The effectiveness of spinal manipulation for most indications is less than convincing.5 A risk-benefit evaluation is therefore unlikely to generate positive results: with uncertain effectiveness and finite risks, the balance cannot be positive. Cautious attitudes towards upper spinal manipulation are therefore becoming more widespread: ‘special caution should be exercised when performing first-line cervical manipulation and simple, honest and easily understandable information about there risks should be included when informed consent is obtained.’54

Some therapists have started advocating screening patients for risk factors before treatment.55-57 Based on cadaver studies of human vertebral arteries, Cagnie et al.58 have suggested that, in the presence of arteriosclerotic changes, the stretching and compression effects of rotational manipulation may constitute a risk factor for vascular accidents. These authors concluded that ‘therapists should avoid manipulative techniques at all levels of the cervical spine in the presence of any indirect sign of arteriosclerotic disease or in the presence of calcified arterial walls or tortuosities of the vessel.’58 Others have suggested that high homocystein levels constitute a risk factor for arterial dissection.59 Spinal manipulation might therefore be contraindicated in such individuals. The effectiveness of screening has, however, not been convincingly demonstrated. The chiropractic profession tends to downplay the risks: ‘chiropractic services are safe’;60 ‘the healthy vertebral artery is not at risk from properly performed chiropractic manipulative procedures.’61 Others argue that ‘the occurrence of cerebrovascular accidents in the chiropractic population is 0.000008%’,62 that causality is not proven or even unlikely,61,63-66 that other interventions are more risky (see below),67 that the mechanical forces employed for spinal manipulation are too low to cause injury,68 or that there is a ploy from the medical establishment to sideline chiropractors.69-71 In the light of the evidence summarized above, such attitudes do not seem to be in the best interest of patients.

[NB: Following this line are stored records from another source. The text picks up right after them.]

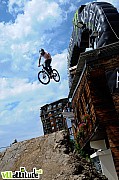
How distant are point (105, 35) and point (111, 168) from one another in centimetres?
653

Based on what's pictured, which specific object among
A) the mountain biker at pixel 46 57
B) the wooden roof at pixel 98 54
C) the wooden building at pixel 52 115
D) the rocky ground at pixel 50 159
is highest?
the wooden building at pixel 52 115

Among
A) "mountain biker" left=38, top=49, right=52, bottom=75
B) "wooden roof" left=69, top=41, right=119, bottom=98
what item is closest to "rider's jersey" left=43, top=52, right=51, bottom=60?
"mountain biker" left=38, top=49, right=52, bottom=75

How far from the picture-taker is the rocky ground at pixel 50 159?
38.3 feet

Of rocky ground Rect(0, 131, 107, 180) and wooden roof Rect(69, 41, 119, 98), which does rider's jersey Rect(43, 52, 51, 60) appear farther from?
rocky ground Rect(0, 131, 107, 180)

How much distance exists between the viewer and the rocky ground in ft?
38.3

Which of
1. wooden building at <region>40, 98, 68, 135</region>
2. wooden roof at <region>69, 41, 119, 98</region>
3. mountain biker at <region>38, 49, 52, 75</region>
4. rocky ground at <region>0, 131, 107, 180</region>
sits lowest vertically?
rocky ground at <region>0, 131, 107, 180</region>

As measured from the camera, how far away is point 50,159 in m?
13.8

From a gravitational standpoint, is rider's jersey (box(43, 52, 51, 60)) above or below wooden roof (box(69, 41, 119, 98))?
above

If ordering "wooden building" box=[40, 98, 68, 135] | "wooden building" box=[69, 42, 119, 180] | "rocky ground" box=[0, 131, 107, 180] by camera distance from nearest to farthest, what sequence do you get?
"wooden building" box=[69, 42, 119, 180], "rocky ground" box=[0, 131, 107, 180], "wooden building" box=[40, 98, 68, 135]

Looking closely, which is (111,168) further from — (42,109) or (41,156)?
(42,109)

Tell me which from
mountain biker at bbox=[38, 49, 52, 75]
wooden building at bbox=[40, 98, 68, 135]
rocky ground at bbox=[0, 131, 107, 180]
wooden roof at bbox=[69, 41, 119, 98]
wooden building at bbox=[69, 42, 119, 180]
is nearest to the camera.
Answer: wooden building at bbox=[69, 42, 119, 180]

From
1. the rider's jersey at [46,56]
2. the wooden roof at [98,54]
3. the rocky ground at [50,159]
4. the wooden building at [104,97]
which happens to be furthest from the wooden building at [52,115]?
the wooden roof at [98,54]

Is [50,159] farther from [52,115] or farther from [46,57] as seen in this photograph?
[52,115]

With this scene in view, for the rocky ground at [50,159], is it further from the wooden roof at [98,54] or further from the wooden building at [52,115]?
the wooden building at [52,115]
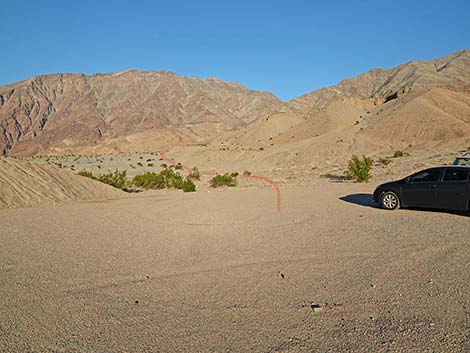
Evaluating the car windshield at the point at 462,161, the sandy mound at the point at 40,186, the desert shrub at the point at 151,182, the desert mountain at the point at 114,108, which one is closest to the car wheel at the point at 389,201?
the car windshield at the point at 462,161

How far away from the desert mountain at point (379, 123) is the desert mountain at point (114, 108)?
37.5 meters

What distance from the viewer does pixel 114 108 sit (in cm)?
14150

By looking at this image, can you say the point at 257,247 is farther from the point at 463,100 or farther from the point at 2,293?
the point at 463,100

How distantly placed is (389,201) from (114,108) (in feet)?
467

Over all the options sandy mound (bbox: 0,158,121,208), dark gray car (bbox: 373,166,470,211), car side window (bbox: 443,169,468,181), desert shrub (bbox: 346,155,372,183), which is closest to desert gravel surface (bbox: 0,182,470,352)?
dark gray car (bbox: 373,166,470,211)

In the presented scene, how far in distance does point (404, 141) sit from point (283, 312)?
45.2 meters

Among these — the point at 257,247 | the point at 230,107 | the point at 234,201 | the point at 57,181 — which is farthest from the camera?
the point at 230,107

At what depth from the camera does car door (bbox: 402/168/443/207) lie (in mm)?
10565

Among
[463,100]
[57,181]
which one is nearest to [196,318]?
[57,181]

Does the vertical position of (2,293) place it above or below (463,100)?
below

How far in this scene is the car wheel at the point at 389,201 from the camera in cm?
1152

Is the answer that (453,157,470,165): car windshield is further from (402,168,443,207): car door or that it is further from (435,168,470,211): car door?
(435,168,470,211): car door

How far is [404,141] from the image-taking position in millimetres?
44812

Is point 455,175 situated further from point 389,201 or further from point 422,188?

It is, of course, important to present any risk-benefit assessment fairly and in the context of similar evaluations of alternative therapeutic options. One such option is drug therapy. The drugs in question—non-steroidal anti-inflammatory drugs (NSAIDs)—cause considerable problems, for example gastrointestinal and cardiovascular complications.72,73 Thus spinal manipulation could be preferable to drug therapy. But there are problems with this line of argument: the efficacy of NSAIDs is undoubted but that of spinal manipulation is not, and moreover, the adverse effects of NSAIDs are subject to post-marketing surveillance while those of spinal manipulation are not. Thus we are certain about the risks and benefits of the former and uncertain about those of the latter. Finally, it should be mentioned that other therapeutic options (e.g. exercise therapy or massage) have not been associated with significant risks at all.

This systematic review has several limitations. Even though the search strategy was thorough, some relevant published articles might have been missed. High levels of under-reporting or recall bias might distort the overall picture generated. Publication bias could have exerted a similar effect. For instance, it is possible that journals of complementary medicine are unlikely to publish findings which might be considered ‘negative’.74

In conclusion, spinal manipulation, particularly when performed on the upper spine, has repeatedly been associated with serious adverse events. Currently the incidence of such events is unknown. Adherence to informed consent, which currently seems less than rigorous,75 should therefore be mandatory to all therapists using this treatment. Considering that spinal manipulation is used mostly for self-limiting conditions and that its effectiveness is not well established,5 we should adopt a cautious attitude towards using it in routine health care.